One final reminder: the metric serves the community, not the other way around. Wrong order. If your hybrid forces elders to travel during planting season or young people to miss ceremonial duties for a checkpoint call—scrap it. Redesign from scratch. The odd part is—teams often treat the metric as fixed once chosen. It isn't. A good temporal metric bends.

‘We spent six months perfecting the timeline. The village spent six generations ignoring it. Guess which one survived.’

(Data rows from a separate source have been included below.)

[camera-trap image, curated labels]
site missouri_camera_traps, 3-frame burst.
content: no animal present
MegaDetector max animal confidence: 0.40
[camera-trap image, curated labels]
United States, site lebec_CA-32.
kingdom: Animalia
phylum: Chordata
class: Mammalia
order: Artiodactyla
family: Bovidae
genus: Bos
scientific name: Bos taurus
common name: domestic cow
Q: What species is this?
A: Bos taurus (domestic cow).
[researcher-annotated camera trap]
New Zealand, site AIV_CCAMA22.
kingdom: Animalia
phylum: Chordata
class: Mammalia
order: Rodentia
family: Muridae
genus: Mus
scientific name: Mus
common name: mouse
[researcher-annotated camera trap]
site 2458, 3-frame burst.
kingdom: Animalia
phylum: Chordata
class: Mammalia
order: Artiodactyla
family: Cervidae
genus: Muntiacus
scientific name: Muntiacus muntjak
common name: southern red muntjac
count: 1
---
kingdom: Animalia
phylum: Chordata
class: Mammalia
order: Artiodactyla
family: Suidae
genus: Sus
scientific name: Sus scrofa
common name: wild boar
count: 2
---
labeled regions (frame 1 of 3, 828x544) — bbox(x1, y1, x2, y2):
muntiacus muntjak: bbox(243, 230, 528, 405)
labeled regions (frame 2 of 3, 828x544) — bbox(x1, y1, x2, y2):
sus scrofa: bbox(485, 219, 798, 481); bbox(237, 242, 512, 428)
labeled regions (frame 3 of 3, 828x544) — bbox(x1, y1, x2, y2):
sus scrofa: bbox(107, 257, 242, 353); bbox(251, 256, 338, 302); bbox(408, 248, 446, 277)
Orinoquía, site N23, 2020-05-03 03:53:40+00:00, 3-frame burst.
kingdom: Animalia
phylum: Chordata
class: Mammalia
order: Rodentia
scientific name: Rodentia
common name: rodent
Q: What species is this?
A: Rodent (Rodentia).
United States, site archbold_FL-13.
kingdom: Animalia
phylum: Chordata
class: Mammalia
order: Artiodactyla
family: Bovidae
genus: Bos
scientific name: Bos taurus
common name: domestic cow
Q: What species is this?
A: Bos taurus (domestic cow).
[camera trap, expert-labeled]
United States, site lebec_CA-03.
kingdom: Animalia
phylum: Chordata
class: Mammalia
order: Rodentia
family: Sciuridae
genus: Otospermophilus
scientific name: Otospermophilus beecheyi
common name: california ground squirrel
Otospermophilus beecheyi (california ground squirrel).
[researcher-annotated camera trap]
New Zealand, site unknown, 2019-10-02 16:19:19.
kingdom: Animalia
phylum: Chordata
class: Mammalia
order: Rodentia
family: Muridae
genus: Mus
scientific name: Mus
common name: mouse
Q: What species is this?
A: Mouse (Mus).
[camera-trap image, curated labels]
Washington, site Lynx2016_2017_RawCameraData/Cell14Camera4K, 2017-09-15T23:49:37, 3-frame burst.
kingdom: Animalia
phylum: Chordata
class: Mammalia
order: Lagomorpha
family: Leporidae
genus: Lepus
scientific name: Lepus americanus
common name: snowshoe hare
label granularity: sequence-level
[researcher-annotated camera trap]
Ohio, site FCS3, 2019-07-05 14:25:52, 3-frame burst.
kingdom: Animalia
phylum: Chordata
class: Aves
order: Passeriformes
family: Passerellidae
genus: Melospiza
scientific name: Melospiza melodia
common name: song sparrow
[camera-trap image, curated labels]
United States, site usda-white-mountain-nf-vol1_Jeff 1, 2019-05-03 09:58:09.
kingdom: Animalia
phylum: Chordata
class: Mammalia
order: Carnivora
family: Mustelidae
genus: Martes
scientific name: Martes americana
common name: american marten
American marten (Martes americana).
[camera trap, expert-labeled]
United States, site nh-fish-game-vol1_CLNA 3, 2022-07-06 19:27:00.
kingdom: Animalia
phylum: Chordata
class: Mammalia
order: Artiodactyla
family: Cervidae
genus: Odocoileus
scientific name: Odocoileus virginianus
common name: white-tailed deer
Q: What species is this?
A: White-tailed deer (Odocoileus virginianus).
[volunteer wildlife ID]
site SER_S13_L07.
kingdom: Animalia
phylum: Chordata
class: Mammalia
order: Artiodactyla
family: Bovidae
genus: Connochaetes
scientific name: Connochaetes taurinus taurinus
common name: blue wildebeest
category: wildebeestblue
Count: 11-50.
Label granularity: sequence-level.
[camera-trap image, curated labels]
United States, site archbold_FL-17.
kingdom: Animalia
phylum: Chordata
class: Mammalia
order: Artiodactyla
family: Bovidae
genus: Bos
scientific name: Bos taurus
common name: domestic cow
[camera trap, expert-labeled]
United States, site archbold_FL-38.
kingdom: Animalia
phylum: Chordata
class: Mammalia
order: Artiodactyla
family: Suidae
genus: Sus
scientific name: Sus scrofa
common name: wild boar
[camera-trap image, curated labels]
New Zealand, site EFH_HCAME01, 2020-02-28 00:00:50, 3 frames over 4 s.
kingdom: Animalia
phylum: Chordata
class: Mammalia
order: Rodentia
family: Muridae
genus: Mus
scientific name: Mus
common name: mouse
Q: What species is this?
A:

— elder at a watershed governance forum, after watching three consultants present their Gantt charts

So where does that leave you? If you can secure a three-year project cycle, lean cyclical with linear hygiene. If you’re stuck with one year, admit the loss upfront and use buffered linear as a temporary scaffold. Either way, schedule a mid-project check-in with the community to ask one question: “Is this metric helping you work or making you work around it?” If the answer stings, change the metric. Not the people.